Le général parlait avec autorité, en laissant légèrement traîner la voix.

– Oui, mais c’est un récit si naïf: l’auteur est un vieux soldat qui a été témoin du séjour des Français à Moscou; certains traits sont charmants. D’ailleurs les mémoires de témoins oculaires sont toujours précieux, quelle que soit la personnalité du narrateur. N’est-ce pas?

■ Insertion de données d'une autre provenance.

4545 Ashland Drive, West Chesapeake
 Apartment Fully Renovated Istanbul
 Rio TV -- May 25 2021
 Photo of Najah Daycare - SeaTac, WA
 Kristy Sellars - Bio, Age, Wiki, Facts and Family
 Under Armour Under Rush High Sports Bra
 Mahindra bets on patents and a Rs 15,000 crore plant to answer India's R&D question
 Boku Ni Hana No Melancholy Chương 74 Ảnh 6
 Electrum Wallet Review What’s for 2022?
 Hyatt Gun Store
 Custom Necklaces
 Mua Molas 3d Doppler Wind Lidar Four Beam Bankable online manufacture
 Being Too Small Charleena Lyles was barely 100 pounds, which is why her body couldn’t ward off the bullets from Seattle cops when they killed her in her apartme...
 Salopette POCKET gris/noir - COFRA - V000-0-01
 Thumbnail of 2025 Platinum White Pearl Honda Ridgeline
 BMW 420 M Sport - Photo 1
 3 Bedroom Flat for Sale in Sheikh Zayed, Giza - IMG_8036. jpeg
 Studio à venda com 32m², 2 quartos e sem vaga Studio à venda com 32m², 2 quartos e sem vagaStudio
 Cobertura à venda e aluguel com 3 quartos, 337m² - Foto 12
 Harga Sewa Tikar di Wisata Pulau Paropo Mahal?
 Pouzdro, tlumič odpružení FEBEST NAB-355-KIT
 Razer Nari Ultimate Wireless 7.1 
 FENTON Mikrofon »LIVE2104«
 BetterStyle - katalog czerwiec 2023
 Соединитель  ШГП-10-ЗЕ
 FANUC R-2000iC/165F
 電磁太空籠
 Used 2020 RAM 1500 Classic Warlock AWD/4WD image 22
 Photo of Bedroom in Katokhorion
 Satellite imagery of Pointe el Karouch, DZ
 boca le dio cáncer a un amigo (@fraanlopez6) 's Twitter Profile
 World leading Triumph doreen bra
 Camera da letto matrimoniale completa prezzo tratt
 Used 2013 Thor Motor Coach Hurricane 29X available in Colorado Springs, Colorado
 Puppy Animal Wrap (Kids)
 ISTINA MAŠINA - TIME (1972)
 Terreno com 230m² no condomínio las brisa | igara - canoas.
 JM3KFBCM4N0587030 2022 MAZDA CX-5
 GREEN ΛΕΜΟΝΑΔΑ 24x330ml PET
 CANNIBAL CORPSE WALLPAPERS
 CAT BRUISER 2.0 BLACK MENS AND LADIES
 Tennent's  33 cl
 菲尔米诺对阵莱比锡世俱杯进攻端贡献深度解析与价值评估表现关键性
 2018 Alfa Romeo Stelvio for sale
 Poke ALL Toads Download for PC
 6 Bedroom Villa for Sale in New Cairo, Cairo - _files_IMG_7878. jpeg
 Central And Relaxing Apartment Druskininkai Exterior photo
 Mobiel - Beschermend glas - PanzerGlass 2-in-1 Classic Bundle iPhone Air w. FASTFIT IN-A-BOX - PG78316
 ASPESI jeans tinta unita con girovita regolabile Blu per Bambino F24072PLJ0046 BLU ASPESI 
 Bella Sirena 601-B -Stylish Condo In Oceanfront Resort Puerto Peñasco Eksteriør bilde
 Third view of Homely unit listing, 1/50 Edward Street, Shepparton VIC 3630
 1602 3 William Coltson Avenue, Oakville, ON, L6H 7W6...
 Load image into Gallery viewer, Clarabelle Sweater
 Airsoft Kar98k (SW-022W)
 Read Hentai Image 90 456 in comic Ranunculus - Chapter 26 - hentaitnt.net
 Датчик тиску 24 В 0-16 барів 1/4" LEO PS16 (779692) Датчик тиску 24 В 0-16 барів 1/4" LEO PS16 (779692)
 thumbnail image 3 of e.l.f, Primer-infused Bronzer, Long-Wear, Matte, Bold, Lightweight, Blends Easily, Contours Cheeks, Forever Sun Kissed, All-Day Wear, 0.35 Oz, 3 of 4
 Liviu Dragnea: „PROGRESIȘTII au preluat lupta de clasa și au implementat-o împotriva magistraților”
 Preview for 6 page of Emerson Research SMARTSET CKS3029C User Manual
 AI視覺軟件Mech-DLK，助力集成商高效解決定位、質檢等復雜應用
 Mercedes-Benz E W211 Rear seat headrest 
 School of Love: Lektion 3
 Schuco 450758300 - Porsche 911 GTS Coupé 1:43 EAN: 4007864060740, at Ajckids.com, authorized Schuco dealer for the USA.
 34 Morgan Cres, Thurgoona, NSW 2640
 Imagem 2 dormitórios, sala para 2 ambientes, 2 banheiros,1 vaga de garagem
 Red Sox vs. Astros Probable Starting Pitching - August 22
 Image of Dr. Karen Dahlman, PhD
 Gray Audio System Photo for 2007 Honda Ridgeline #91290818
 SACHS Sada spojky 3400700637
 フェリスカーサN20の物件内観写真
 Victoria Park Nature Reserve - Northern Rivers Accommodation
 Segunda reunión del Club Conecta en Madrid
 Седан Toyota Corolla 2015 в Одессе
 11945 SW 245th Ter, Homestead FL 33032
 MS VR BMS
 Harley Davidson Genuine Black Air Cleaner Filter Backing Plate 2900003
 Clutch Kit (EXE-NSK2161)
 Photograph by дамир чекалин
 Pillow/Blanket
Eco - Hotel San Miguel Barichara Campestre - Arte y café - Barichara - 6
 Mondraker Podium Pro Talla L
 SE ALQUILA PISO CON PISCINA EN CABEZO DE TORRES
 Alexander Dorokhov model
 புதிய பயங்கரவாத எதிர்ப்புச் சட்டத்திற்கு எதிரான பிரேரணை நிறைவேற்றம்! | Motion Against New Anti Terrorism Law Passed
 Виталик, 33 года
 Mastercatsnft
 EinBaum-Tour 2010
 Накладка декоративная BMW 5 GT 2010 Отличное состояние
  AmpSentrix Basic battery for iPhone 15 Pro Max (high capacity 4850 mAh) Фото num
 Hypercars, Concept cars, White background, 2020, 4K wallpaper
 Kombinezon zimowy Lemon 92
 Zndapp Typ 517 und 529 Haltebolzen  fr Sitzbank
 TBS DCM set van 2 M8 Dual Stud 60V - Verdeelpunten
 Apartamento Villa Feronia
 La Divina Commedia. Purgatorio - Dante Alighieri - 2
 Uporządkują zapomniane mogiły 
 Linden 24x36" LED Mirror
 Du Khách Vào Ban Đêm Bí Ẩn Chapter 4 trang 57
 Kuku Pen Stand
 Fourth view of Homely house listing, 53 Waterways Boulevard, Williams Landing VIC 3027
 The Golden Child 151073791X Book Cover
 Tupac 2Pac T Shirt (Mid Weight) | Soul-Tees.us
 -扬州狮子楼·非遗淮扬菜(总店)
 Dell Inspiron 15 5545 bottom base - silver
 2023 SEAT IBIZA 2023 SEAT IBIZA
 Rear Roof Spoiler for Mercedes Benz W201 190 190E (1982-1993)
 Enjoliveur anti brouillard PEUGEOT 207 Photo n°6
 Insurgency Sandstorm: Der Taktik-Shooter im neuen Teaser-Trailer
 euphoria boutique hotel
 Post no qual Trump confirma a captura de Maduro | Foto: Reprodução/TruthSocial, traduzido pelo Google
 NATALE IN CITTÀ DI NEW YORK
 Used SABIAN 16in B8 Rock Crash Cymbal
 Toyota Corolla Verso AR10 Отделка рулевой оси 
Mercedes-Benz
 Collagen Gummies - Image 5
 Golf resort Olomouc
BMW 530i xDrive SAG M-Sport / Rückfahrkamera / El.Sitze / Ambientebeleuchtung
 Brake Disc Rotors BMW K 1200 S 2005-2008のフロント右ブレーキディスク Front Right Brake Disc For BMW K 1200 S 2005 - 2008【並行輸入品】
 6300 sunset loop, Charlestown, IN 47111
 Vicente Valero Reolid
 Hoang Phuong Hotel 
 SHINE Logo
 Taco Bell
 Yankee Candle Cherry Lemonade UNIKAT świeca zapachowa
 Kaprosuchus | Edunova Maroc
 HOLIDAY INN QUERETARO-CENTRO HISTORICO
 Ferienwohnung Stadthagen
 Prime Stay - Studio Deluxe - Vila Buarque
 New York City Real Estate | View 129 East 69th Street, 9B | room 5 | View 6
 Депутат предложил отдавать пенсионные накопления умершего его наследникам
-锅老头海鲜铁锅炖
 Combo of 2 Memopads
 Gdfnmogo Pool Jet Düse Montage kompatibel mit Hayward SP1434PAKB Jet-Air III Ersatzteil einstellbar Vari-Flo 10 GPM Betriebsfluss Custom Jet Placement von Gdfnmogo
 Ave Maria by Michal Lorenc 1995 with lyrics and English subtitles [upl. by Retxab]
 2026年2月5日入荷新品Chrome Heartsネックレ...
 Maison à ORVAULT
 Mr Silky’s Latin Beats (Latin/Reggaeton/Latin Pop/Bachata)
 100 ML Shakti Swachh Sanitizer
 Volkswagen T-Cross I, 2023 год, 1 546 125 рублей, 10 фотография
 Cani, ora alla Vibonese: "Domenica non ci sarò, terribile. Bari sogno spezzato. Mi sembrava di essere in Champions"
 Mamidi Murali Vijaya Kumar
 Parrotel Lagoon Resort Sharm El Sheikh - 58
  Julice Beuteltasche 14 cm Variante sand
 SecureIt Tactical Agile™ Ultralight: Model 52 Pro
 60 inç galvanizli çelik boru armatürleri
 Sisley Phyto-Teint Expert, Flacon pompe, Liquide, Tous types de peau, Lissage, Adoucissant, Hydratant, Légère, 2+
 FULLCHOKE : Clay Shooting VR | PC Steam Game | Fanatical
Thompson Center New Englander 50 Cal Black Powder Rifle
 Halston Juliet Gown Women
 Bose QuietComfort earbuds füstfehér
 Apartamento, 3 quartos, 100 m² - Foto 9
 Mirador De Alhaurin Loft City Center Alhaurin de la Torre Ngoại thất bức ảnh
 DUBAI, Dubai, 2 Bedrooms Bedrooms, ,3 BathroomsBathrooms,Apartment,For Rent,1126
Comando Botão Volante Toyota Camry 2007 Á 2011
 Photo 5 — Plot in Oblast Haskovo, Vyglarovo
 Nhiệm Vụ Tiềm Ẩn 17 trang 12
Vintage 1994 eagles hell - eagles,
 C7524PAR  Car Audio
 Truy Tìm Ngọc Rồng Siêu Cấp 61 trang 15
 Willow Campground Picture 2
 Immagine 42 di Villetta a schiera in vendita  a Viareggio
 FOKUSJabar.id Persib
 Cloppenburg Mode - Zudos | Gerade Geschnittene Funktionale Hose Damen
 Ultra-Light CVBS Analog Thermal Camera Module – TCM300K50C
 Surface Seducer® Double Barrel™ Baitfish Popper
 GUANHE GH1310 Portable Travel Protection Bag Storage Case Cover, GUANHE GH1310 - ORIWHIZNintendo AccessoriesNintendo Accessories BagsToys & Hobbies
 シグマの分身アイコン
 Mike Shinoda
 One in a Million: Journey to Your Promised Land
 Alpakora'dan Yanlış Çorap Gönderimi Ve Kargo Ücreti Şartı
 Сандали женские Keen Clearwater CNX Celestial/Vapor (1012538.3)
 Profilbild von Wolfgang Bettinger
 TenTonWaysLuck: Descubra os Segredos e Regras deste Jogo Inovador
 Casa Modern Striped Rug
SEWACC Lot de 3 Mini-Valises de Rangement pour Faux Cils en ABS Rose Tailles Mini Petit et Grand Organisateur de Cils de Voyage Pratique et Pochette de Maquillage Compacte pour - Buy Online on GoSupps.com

– À la place du directeur de la revue, je n’aurais pas imprimé cela. Quant aux mémoires de témoins oculaires en général, on accorde plus de crédit à un imposteur grossier mais divertissant qu’à un homme qui a de la valeur et du mérite. Je connais tels mémoires sur l’année 1812 qui… Prince, j’ai pris une résolution: je quitte cette maison, la maison de M. Lébédev.

Le général regarda le prince d’un air solennel.

– Vous avez votre logement à Pavlovsk chez… chez votre fille, hasarda ce dernier, ne sachant que dire. Il se rappela à ce moment que le général était venu le consulter sur une affaire extraordinaire dont dépendait son sort.